→ Énoncé du problème:
Répondez, s'il vous plaît, à ces questions sur l'extrait ci-dessous :
(a) À quel devoir les agents contribuant au service public de l'éducation sont-ils soumis ?
(b) De quelle date est la loi qui complète le corpus des règles garantissant le respect du principe de laïcité ?
(c) À quelles règles les candidats venus passer un examen ou un concours doivent-ils se soumettre ?

La loi ne modifie pas les règles applicables aux agents du service public et
aux parents d’élèves
Les agents contribuant au service public de l’éducation,
quels que soient leur fonction et leur statut, sont soumis à un strict devoir
de neutralité qui leur interdit le port de tout signe d’appartenance
religieuse, même discret. Ils doivent également s’abstenir de toute attitude
qui pourrait être interprétée comme une marque d’adhésion ou au contraire
comme une critique à l’égard d’une croyance particulière. Ces règles
sont connues et doivent être respectées.
La loi ne concerne pas les parents d’élèves. Elle
ne s’applique pas non plus aux candidats qui viennent passer les épreuves
d’un examen ou d’un concours dans les locaux d’un établissement public
d’enseignement et qui ne deviennent pas de ce seul fait des élèves de
l’enseignement public. Ceux-ci doivent toutefois se soumettre aux règles
d’organisation de l’examen qui visent notamment à garantir le respect de
l’ordre et de la sécurité, à permettre la vérification de l’identité
des candidats ou à prévenir les risques de fraudes.
2.4.
Les obligations qui découlent, pour les élèves, du respect du principe de laïcité
ne se résument pas à la question des signes d’appartenance religieuse
La loi du 15 mars 2004 complète sur la question du
port des signes d’appartenance religieuse le corpus des règles qui
garantissent le respect du principe de laïcité dans les écoles, collèges et
lycées publics.
Les convictions religieuses des élèves ne leur
donnent pas le droit de s’opposer à un enseignement. On ne peut admettre par
exemple que certains élèves prétendent, au nom de considérations religieuses
ou autres, contester le droit d’un professeur, parce que c’est un homme ou
une femme, d’enseigner certaines matières ou le droit d’une personne
n’appartenant pas à leur confession de faire une présentation de tel ou tel
fait historique ou religieux. Par ailleurs, si certains sujets appellent de la
prudence dans la manière de les aborder, il convient d’être ferme sur le
principe selon lequel aucune question n’est exclue a priori du questionnement
scientifique et pédagogique.

→ Données enregistrées:
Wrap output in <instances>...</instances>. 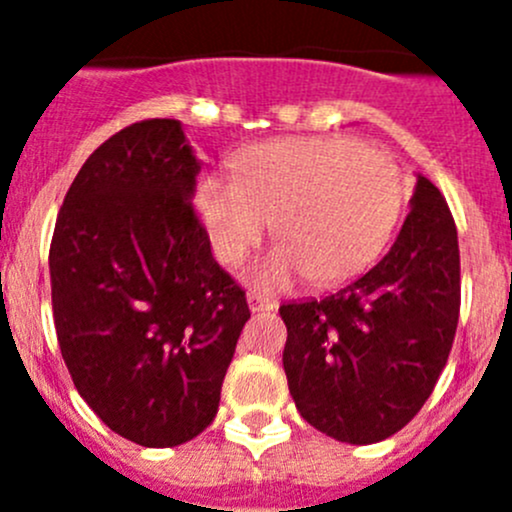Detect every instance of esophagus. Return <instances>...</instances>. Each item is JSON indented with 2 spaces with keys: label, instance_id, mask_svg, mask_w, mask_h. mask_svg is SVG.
I'll return each instance as SVG.
<instances>
[{
  "label": "esophagus",
  "instance_id": "34e87169",
  "mask_svg": "<svg viewBox=\"0 0 512 512\" xmlns=\"http://www.w3.org/2000/svg\"><path fill=\"white\" fill-rule=\"evenodd\" d=\"M247 305H250L252 313H265V310L275 308V303H272V300H265L262 295H257V293L247 295Z\"/></svg>",
  "mask_w": 512,
  "mask_h": 512
}]
</instances>
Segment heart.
Here are the masks:
<instances>
[{
    "label": "heart",
    "mask_w": 512,
    "mask_h": 512,
    "mask_svg": "<svg viewBox=\"0 0 512 512\" xmlns=\"http://www.w3.org/2000/svg\"><path fill=\"white\" fill-rule=\"evenodd\" d=\"M407 197L399 161L351 138H283L252 146L237 179L209 176L197 202L222 262H240L267 232L283 245L252 267L260 288L308 275L315 285L353 278L389 242Z\"/></svg>",
    "instance_id": "obj_1"
}]
</instances>
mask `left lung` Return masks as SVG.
Segmentation results:
<instances>
[{"mask_svg": "<svg viewBox=\"0 0 512 512\" xmlns=\"http://www.w3.org/2000/svg\"><path fill=\"white\" fill-rule=\"evenodd\" d=\"M391 250L321 300L280 305L285 376L300 417L348 444L407 427L434 391L460 318V245L437 186L417 176Z\"/></svg>", "mask_w": 512, "mask_h": 512, "instance_id": "obj_1", "label": "left lung"}]
</instances>
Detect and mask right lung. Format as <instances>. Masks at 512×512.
<instances>
[{"label":"right lung","mask_w":512,"mask_h":512,"mask_svg":"<svg viewBox=\"0 0 512 512\" xmlns=\"http://www.w3.org/2000/svg\"><path fill=\"white\" fill-rule=\"evenodd\" d=\"M199 169L179 121L133 123L88 156L52 234L65 366L88 407L141 447L212 424L250 318L191 204Z\"/></svg>","instance_id":"right-lung-1"}]
</instances>
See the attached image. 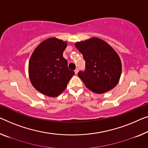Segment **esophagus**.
I'll list each match as a JSON object with an SVG mask.
<instances>
[{
    "instance_id": "esophagus-1",
    "label": "esophagus",
    "mask_w": 148,
    "mask_h": 148,
    "mask_svg": "<svg viewBox=\"0 0 148 148\" xmlns=\"http://www.w3.org/2000/svg\"><path fill=\"white\" fill-rule=\"evenodd\" d=\"M78 71H79V69H78V68H76V69L74 70V72H75V74H78Z\"/></svg>"
}]
</instances>
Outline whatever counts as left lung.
Wrapping results in <instances>:
<instances>
[{"label": "left lung", "mask_w": 148, "mask_h": 148, "mask_svg": "<svg viewBox=\"0 0 148 148\" xmlns=\"http://www.w3.org/2000/svg\"><path fill=\"white\" fill-rule=\"evenodd\" d=\"M86 61L85 71L78 76L94 93L103 94L116 86L122 73V63L117 52L108 44L93 37L75 44Z\"/></svg>", "instance_id": "8db88e82"}]
</instances>
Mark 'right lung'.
Returning a JSON list of instances; mask_svg holds the SVG:
<instances>
[{
	"label": "right lung",
	"instance_id": "right-lung-1",
	"mask_svg": "<svg viewBox=\"0 0 148 148\" xmlns=\"http://www.w3.org/2000/svg\"><path fill=\"white\" fill-rule=\"evenodd\" d=\"M66 42L56 38L45 40L35 48L28 64L30 82L35 89L50 97H56L67 87L74 72L68 68L63 57Z\"/></svg>",
	"mask_w": 148,
	"mask_h": 148
}]
</instances>
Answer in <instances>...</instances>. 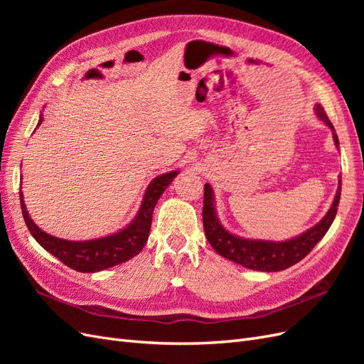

→ Réponse finale:
(a) À un strict devoir de neutralité, qui leur interdit le port de tout signe d'appartenance religieuse, même discret.
(b) Du 15 mars 2004.
(c) Aux règles d'organisation de l'examen. Celles-ci visent notamment à garantir le respect de l'ordre et de la sécurité, à permettre la vérification de l'identité des candidats ou à prévenir les risques de fraudes.